As versões de um texto em diferentes línguas acrescentam uma nova camada às diferentes encenações, que podem ser feitas com base em retraduções ou em línguas estrangeiras, com a presença ou não de legendas sob as mais variadas formas (projetadas sobre as materialidades do cenário e do espaço ou circunscritas a suportes projetivos). As hibridizações por meio de línguas estrangeiras também constituem uma forma de plurilinguismo própria ao texto teatral.
Além de suas modalidades textuais, os arquivos teatrais também podem incluir maquetes ou desenhos de cenário, croquis de figurino, partituras musicais, coreografias para dança, esquemas de iluminação cênica, fotos de montagem ou gravações audiovisuais.
No que tange à adaptação do texto para cenas específicas, ainda é possível pensar no tipo de público, no local da representação ou mesmo nos recursos de realização da representação. Que tipos de transposições são feitas de uma peça de teatro para sua encenação em Libras? Como se aclimatam sotaques, atores, espaços cênicos de determinados textos para públicos múltiplos (adultos, PCDs, crianças etc.)? Que registros, procedimentos e métodos podem ser propostos para adaptações dos textos? Há limites, falhas, acertos? O que os arquivos nos dizem sobre a história das adaptações dos textos teatrais?

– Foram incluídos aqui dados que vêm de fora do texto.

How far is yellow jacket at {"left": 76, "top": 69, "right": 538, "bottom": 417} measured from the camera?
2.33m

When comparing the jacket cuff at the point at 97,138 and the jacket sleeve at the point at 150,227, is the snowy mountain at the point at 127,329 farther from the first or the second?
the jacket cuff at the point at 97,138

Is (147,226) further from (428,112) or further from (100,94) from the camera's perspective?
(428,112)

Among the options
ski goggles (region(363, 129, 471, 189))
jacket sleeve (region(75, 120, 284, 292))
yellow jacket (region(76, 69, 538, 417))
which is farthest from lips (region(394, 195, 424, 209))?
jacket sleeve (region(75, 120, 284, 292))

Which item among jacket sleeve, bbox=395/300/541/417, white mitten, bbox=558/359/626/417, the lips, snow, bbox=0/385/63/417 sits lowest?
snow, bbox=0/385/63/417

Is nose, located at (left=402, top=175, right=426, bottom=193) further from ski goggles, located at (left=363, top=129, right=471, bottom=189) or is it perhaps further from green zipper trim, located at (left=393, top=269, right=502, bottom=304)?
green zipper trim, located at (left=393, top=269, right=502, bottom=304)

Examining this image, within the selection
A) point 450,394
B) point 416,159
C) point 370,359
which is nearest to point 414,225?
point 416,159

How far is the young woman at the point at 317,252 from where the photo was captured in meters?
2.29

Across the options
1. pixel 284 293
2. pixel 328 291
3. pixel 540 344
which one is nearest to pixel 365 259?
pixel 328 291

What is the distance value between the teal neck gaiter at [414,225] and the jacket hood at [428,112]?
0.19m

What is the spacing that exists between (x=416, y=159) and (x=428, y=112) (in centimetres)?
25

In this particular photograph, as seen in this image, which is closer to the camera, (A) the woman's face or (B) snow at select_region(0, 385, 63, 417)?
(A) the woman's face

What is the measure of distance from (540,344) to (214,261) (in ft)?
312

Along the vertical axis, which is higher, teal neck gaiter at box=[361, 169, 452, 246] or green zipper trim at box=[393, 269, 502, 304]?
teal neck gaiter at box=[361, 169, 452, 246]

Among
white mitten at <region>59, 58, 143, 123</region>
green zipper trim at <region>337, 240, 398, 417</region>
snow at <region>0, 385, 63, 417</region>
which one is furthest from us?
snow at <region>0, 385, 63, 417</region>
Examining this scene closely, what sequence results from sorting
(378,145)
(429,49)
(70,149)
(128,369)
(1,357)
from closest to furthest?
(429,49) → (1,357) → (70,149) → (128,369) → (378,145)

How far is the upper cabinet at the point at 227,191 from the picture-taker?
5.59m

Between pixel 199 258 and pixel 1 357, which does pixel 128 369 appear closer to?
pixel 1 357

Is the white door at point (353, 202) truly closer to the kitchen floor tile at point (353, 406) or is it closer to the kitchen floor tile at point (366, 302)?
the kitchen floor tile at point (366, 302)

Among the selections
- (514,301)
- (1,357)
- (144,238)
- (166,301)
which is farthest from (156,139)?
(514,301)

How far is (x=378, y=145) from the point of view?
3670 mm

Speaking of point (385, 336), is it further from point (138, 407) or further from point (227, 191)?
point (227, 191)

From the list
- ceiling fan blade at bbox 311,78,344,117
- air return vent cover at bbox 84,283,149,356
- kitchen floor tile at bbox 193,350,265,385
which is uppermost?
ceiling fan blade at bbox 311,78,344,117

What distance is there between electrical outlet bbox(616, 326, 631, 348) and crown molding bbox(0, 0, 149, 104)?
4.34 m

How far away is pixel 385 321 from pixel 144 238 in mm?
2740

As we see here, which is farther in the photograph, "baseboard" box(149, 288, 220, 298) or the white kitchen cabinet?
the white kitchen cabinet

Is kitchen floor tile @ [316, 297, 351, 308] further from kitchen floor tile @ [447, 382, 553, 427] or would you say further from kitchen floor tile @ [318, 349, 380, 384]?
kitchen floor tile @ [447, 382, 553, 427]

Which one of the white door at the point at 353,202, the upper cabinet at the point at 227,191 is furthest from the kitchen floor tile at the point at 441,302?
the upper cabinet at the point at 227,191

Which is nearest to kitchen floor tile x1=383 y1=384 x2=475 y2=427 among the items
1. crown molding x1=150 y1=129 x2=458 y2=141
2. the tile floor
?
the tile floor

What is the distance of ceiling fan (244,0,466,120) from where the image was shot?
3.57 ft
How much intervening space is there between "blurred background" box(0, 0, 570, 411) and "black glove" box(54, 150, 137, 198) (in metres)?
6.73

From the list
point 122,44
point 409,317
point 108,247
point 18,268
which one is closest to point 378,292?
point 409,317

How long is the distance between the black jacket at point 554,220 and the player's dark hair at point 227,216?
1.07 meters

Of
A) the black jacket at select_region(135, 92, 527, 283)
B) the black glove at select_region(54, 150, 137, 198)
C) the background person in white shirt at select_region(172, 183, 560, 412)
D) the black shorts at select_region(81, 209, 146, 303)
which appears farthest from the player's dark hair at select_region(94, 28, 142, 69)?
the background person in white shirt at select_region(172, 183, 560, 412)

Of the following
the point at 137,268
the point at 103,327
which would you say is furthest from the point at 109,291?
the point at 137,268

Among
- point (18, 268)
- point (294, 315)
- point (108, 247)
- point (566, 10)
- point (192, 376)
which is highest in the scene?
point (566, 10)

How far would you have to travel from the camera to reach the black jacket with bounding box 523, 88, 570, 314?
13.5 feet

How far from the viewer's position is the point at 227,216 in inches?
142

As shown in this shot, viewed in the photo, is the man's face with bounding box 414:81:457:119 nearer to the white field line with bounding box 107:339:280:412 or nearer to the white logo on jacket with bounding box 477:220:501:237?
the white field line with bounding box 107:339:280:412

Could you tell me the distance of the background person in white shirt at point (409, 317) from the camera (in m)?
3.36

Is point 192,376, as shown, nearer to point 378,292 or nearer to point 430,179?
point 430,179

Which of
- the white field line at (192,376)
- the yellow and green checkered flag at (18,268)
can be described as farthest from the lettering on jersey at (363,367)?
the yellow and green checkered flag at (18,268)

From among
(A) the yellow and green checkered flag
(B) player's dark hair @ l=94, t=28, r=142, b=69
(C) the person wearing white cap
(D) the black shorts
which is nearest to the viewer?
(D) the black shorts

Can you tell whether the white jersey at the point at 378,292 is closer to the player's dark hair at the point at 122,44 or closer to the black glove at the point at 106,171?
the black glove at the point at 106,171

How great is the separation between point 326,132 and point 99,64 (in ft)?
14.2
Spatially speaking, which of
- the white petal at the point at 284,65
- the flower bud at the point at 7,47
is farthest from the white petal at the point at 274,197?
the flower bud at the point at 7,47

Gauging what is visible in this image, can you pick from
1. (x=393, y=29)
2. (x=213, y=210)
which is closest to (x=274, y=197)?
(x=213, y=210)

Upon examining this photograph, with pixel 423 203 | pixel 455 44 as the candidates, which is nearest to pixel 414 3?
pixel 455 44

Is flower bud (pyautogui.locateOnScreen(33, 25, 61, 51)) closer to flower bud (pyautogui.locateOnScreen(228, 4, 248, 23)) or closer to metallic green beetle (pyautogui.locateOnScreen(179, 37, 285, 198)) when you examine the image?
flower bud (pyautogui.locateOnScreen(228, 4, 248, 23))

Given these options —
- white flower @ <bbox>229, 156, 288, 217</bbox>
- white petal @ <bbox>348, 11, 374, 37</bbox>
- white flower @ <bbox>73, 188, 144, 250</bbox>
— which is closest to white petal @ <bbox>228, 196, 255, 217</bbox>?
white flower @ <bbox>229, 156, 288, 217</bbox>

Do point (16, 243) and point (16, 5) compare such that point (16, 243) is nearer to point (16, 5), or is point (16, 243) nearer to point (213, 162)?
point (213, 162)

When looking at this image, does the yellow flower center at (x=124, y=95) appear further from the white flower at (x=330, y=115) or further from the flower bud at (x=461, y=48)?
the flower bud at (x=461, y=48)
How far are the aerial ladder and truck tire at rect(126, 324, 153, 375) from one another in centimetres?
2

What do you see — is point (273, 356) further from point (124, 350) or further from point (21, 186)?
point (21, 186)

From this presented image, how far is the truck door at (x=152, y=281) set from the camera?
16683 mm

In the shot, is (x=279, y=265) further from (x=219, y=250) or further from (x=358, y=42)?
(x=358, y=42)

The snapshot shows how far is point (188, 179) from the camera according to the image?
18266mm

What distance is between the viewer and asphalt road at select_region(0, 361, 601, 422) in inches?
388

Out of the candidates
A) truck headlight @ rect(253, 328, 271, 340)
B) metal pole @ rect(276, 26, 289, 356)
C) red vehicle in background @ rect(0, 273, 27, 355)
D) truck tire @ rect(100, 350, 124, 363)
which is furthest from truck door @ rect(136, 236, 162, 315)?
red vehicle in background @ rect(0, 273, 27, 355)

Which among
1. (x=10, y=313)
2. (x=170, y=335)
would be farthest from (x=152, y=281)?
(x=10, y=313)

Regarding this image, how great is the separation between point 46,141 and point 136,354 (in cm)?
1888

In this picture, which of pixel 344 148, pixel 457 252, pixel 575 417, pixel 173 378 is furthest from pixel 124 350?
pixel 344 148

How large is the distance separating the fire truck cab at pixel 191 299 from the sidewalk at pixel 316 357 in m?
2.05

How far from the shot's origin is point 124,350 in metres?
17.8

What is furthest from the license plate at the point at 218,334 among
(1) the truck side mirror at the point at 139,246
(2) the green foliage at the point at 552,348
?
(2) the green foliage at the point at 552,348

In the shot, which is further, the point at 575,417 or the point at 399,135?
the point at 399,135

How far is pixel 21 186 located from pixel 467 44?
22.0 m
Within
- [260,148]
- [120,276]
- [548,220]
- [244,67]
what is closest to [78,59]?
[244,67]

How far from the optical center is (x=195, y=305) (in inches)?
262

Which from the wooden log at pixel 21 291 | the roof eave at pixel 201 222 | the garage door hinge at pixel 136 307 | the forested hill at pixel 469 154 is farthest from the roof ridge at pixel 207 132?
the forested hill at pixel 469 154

Este dossiê da revista Manuscrítica deseja promover novas formas de compreensão e circulação dos processos de criação e recepção de montagens dramáticas, explorando arquivos teatrais da perspectiva das áreas abaixo.
- Crítica Genética
- Crítica Textual
- Crítica Teatral
- Filologia
- Etnografia
- Escrita Teatral
- Estudos da Performance
- Estudos da Tradução
- Estudos da Adaptação
- Teoria do Teatro
- História do Teatro
- Estudos de Poética e Estética Teatral
- Arquivo
- Texto Teatral
- Montagem, performance e representação
- Improvisação
- Reinterpretações e retraduções
A Manuscrítica – Revista de Crítica Genética recebe contribuições em português, espanhol, francês e inglês, até 15 de dezembro de 2026.